* Task directions: A faithful copy is needed. Set down all of the data below exactly.

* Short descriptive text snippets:
== Segment start ==
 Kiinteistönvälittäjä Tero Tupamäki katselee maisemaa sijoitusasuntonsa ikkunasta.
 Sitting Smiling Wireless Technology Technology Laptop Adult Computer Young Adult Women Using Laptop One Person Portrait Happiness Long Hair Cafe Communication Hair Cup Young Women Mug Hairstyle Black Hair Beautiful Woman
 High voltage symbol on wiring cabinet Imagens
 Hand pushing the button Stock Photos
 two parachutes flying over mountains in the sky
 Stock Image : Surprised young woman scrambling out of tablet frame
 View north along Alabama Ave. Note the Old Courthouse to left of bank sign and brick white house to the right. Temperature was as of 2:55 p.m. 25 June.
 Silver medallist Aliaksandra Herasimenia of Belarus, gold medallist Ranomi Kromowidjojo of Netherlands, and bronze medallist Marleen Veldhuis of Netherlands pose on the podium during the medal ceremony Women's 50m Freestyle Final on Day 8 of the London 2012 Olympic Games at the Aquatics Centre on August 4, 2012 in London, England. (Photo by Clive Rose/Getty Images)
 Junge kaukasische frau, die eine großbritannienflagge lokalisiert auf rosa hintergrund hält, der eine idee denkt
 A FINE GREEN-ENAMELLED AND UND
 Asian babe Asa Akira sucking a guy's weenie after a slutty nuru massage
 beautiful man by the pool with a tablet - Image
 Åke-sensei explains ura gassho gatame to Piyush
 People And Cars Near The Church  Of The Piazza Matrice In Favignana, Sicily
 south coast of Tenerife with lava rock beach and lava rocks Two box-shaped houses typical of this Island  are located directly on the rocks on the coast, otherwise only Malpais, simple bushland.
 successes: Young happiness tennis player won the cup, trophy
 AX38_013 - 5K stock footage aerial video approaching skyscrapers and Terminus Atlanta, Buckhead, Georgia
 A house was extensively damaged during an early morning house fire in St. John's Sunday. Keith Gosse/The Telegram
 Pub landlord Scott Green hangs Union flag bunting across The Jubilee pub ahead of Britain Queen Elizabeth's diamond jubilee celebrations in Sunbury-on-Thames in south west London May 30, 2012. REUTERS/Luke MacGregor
== Segment end ==
* Completed exercise:
 Kiinteistönvälittäjä Tero Tupamäki katselee maisemaa sijoitusasuntonsa ikkunasta.
 Sitting Smiling Wireless Technology Technology Laptop Adult Computer Young Adult Women Using Laptop One Person Portrait Happiness Long Hair Cafe Communication Hair Cup Young Women Mug Hairstyle Black Hair Beautiful Woman
 High voltage symbol on wiring cabinet Imagens
 Hand pushing the button Stock Photos
 two parachutes flying over mountains in the sky
 Stock Image : Surprised young woman scrambling out of tablet frame
 View north along Alabama Ave. Note the Old Courthouse to left of bank sign and brick white house to the right. Temperature was as of 2:55 p.m. 25 June.
 Silver medallist Aliaksandra Herasimenia of Belarus, gold medallist Ranomi Kromowidjojo of Netherlands, and bronze medallist Marleen Veldhuis of Netherlands pose on the podium during the medal ceremony Women's 50m Freestyle Final on Day 8 of the London 2012 Olympic Games at the Aquatics Centre on August 4, 2012 in London, England. (Photo by Clive Rose/Getty Images)
 Junge kaukasische frau, die eine großbritannienflagge lokalisiert auf rosa hintergrund hält, der eine idee denkt
 A FINE GREEN-ENAMELLED AND UND
 Asian babe Asa Akira sucking a guy's weenie after a slutty nuru massage
 beautiful man by the pool with a tablet - Image
 Åke-sensei explains ura gassho gatame to Piyush
 People And Cars Near The Church  Of The Piazza Matrice In Favignana, Sicily
 south coast of Tenerife with lava rock beach and lava rocks Two box-shaped houses typical of this Island  are located directly on the rocks on the coast, otherwise only Malpais, simple bushland.
 successes: Young happiness tennis player won the cup, trophy
 AX38_013 - 5K stock footage aerial video approaching skyscrapers and Terminus Atlanta, Buckhead, Georgia
 A house was extensively damaged during an early morning house fire in St. John's Sunday. Keith Gosse/The Telegram
 Pub landlord Scott Green hangs Union flag bunting across The Jubilee pub ahead of Britain Queen Elizabeth's diamond jubilee celebrations in Sunbury-on-Thames in south west London May 30, 2012. REUTERS/Luke MacGregor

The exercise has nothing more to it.